Kirchner and Graf are excited about the program’s flexibility. Because it’s online, technical college transfers and current employees looking to advance their carers can finish their degree in about two years from home.

Also, with the Wisconsin Technical College System providing credit options to high school students and WTCS’ transfer agreements with the UW System, teenage students can get a head start on the degree.

“UW-Stout has truly listened to the needs of industry,” Graf said. “We have been asking for years for clean, easy progression from high school to technical college associate programs, to bachelor’s degrees that give credit and recognition for prior education and on-the-job learning.”

Kirchner agreed. “Students can literally be 75% of the way to a degree a year out of high school. They’ll spend way less, carry much less debt and earn impressive salaries years earlier than their peers. That’s what innovation and disruption in higher education looks like.

Technical and community college students, like these in the smart manufacturing lab at Northcentral Technical College, can finish an automation leadership degree at UW-Stout.
Technical and community college students, like these in the smart manufacturing lab at Northcentral Technical College, can finish an automation leadership degree at UW-Stout. / Northcentral Technical College

“Wisconsin and the U.S. are in dire need of educational institutions willing to see higher education for what it will be in the future – highly flexible, hands-on, career-relevant, affordable and efficient. (This) degree is a prime example of where higher education must go. It is exactly what employers are asking for and is tremendously forward-thinking,” Kirchner said.

**Task requirements:**
Answer these from the text about the UW-Stout degree:
1. About how long does it take transfer students and working employees to finish the degree from home?
2. How far toward a degree does Kirchner say students can be a year out of high school?
3. At which college is the smart manufacturing lab?

**Excerpted data:**

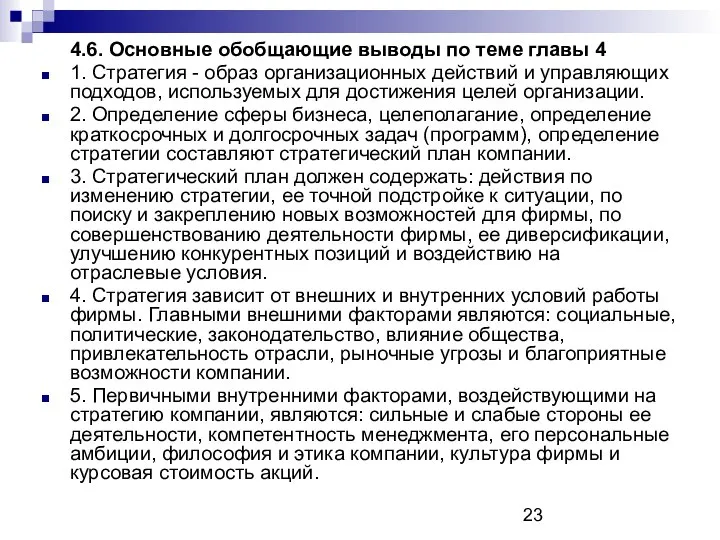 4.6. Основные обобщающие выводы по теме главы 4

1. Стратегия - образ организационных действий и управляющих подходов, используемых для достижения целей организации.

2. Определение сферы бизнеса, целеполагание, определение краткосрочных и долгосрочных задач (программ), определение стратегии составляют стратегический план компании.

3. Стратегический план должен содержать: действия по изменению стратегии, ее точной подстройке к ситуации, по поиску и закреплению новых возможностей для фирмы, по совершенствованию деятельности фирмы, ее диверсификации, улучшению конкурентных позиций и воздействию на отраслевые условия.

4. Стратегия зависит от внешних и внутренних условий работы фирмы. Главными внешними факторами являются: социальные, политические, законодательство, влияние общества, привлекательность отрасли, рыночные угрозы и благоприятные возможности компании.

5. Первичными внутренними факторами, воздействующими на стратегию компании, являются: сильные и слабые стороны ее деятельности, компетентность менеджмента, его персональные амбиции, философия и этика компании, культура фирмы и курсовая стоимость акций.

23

**Solution to the exercise:**
1. About two years.
2. 75% of the way.
3. Northcentral Technical College.